And these are the names of the Children of Israel who came to Egypt; Yaakov,
each man and his household came… (Shemos 1:1)
Why does the Torah tell us “these are the names”? It should rather tell us
these are the Children of Israel. The emphasis seems to be on the names. The
entire book, “Shemos”,is named “Names”! As the old Shakespearean quote goes,
“What's in a name? That which we call a rose by any other name would smell
as sweet.” Well, a name is rather enormous.
Over the years while my wife labored in child birth I labored, not quite as
hard, on the task the naming. When our oldest son was born 27 plus years ago
I was waiting for a lightning bolt of prophecy to land on my head with a
name from heaven. I had read that one of the last vestiges of prophecy is
when parents are naming children. Without the actual lightning, by the end
of the process, I was certain that a prophecy played a role in our boy’s name.
Who could even think names!? Within the first few days of new parenthood we
were busy with the caterer and the Mohel and making sure they and the baby
would all be ready on the same day. Days before the Bris my wife was busy
bathing the little nameless Tzadikal. She asked if I would dial the phone
and call my mother-in-law. Now my mother-in-law had survived the Holocaust
and she had lost some of her hearing. When she answered the phone I had a
perfect opportunity to solve a problem that had had been bothering me since
the first days of marriage. I had a hard time calling my in-laws mom or dad.
(Eventually I was able to do it) So when my mother-in-law answered the phone
I asked, “What do you want to be called, “Bubby or Grandma?” She cried and
started repeating with big emotion, “Call him Chaim after my father!”
I gave the phone to my wife and she explained to me that her mother thought
I said, “What do you want him to be called?” It seems we were stuck with the
name Chaim. I fought it though. My wife’s name is Chaya. Can a Chaya have a
Chaim? We called a Rav and he assured us that they are two different names.
However we were also told that perhaps since this Chaim had perished in the
Holocaust it might be worthy to add a name for better Mazel. So we began
contemplating a second name. My wife liked Moshe. I had lost a little
brother Moshe. He needed a second name. Reb Moshe Feinstein had passed away
a year or so earlier. My wife has an illustrious family tree that reaches to
Moshe Isserles the Rama. The Chaim needs a Moshe. The Moshe needs a Chaim
and Moshe Chaim Luzzato, the Mesilas Yesharim is my favorite, can we say,
My wife then remembered a rare personal discussion we had with a very great
Rabbi who shared with us, for some reason, a deep personal error he and his
wife had committed. They named one of their sons, let’s say, Shlomo
Nechemia, after the Rebbetzin’s departed father Nechemia. When the
mother-in-law, a great women herself, realized that her husband’s name was
in 2nd place she did not talk to them for months. Whenever they called him,
they practically swallowed the first name and then they exaggerated the
second name. We can’t name him Moshe Chaim. It must be Chaim Moshe.

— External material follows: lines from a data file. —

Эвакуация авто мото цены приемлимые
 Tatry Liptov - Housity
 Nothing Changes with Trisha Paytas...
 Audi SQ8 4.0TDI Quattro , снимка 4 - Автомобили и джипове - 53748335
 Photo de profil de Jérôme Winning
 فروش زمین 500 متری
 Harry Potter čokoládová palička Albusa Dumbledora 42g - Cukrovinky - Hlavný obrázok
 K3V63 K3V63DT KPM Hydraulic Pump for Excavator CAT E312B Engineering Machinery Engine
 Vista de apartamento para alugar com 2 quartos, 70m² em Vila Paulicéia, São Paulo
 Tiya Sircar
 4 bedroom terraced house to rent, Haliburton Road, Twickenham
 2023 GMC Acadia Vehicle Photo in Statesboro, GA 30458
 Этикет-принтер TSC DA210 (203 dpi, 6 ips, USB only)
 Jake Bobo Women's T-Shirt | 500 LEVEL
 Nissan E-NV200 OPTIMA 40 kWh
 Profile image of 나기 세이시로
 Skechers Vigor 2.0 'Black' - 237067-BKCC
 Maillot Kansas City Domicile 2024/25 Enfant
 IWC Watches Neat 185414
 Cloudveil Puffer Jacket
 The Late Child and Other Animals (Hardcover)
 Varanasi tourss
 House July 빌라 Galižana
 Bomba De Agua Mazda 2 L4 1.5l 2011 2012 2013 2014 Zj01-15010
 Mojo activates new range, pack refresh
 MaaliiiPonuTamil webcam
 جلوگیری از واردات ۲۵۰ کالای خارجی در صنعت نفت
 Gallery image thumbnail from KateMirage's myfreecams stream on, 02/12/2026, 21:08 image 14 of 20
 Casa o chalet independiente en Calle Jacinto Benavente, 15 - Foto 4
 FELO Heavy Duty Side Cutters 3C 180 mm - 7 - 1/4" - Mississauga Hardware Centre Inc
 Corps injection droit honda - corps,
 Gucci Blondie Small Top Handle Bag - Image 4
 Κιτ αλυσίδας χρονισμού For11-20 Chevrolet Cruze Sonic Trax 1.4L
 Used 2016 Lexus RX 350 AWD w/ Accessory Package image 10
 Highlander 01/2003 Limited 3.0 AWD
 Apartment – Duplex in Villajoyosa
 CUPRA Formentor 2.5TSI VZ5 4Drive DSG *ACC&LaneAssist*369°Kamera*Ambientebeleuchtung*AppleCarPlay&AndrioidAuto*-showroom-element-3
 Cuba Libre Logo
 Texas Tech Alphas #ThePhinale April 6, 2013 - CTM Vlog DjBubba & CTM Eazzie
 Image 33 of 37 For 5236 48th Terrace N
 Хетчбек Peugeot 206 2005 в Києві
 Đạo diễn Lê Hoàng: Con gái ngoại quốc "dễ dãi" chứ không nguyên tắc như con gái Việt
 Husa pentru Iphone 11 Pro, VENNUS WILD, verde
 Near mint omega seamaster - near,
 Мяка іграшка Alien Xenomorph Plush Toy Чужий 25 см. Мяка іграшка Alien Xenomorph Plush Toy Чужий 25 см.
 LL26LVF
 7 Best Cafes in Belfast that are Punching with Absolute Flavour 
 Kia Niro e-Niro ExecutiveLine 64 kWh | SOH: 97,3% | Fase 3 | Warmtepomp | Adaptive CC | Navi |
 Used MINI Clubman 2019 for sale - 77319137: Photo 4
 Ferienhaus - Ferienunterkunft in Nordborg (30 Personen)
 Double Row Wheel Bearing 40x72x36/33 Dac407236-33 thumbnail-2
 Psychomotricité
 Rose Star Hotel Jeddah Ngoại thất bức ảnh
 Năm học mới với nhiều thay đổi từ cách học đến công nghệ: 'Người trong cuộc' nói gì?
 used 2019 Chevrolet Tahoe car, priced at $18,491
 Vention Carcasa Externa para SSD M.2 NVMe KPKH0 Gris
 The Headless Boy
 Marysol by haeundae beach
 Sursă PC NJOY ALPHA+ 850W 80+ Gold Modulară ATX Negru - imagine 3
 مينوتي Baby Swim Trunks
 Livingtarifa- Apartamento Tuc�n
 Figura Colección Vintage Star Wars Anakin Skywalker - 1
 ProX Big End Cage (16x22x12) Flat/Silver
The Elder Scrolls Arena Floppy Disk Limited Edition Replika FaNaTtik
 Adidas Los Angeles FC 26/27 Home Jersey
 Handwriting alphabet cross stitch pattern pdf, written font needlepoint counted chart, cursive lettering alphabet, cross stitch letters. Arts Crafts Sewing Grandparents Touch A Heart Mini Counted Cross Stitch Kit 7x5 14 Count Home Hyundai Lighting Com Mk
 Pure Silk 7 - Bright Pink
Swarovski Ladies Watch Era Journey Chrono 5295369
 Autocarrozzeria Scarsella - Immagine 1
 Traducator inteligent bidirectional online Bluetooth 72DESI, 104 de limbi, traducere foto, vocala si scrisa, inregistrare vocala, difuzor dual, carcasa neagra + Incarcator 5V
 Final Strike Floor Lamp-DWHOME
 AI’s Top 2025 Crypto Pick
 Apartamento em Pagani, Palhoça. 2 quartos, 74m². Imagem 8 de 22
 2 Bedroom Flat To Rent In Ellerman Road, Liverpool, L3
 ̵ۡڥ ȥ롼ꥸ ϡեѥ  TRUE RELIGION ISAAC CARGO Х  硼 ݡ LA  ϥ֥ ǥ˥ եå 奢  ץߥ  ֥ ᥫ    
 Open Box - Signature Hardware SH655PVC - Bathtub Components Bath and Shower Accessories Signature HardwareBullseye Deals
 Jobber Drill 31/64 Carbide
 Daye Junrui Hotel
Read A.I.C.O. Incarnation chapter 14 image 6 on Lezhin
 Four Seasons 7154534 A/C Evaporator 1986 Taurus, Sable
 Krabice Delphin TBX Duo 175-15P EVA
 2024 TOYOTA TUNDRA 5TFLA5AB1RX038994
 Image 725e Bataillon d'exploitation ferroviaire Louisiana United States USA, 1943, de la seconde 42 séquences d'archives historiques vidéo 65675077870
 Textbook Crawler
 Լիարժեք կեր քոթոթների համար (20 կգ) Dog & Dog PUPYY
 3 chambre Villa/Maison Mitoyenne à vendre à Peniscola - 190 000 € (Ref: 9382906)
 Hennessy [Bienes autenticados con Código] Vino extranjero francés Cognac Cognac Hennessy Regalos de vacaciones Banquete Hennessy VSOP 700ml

Then I remembered that on the refrigerator where pictures and invitations
come and go there remained for months and essay by a Chassidishe boy, in a
fourth grade English class where I taught. I ran over to look again. His
name was Chaim Moshe. This kid was so unusually wise and I was so impressed
by him I did something no teacher should do. I repeated to the class dozens
of times emphatically, “I wish my own son should be like this Chaim Moshe”.
I had no son yet. It was crazy, but I said it. When we made the Bris and I
came to teach that day the boys wanted to know the baby’s name. I told’m,
“Chaim Moshe”. This boy came over to me and said, “You said you wanted your
son to be like Chaim Moshe!”
There’s a lot in his name and everyone’s name. Those names are not just
arbitrary syllables but rather raw seeds of holy potentiality being planted
into the dark soil of Egypt, made to experience exile only in order to
demonstrate the incredible power of exodus.